▶ **Given records**
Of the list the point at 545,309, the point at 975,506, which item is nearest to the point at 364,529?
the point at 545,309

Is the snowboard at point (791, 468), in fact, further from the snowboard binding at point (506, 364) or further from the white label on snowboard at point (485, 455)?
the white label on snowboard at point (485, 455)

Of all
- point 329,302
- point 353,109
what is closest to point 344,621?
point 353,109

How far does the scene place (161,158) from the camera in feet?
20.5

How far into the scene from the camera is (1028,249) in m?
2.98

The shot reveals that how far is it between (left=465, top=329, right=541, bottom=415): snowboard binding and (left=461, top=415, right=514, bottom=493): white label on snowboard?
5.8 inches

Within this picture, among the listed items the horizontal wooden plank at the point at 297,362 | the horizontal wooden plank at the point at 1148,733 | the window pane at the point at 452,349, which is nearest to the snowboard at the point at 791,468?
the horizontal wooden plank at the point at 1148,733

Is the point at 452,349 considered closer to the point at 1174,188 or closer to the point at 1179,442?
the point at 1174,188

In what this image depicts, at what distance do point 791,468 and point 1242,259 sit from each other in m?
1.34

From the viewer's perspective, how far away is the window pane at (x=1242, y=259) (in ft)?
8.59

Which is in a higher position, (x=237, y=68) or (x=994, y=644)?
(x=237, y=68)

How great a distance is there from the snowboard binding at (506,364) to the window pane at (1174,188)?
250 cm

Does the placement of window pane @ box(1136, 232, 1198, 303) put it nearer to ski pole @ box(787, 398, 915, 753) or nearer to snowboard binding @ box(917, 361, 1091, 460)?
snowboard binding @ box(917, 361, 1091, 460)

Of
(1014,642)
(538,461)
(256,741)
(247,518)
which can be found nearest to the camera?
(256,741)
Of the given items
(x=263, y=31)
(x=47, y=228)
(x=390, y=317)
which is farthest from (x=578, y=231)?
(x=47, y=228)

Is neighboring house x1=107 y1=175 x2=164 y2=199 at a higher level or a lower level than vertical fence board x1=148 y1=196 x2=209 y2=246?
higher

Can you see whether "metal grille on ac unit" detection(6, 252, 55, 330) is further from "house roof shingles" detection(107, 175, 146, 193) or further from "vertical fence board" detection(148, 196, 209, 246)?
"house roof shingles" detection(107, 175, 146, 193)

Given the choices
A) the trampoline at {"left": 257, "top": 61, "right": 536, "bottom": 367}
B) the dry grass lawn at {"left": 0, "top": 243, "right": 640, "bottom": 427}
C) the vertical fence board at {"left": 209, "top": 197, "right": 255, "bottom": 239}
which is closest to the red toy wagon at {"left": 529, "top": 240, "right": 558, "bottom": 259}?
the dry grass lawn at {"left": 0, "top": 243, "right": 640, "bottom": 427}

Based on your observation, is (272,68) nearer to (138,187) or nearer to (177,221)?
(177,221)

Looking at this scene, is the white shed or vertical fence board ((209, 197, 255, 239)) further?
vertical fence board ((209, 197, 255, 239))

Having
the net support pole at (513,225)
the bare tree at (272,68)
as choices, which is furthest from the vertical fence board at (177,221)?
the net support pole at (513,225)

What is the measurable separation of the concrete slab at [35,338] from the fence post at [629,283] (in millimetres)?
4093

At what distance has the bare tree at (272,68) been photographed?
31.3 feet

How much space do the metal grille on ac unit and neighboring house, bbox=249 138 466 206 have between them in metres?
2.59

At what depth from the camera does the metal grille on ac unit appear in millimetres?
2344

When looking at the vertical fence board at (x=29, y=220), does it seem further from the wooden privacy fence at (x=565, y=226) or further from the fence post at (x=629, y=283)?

▶ **Exercise**
Copy everything from the line containing "At what depth" down to the end of the records, word for word.

▶ **Response for this exercise**
At what depth from the camera does the metal grille on ac unit appear in millimetres?
2344

When looking at the vertical fence board at (x=29, y=220), does it seem further from the wooden privacy fence at (x=565, y=226) or further from the fence post at (x=629, y=283)?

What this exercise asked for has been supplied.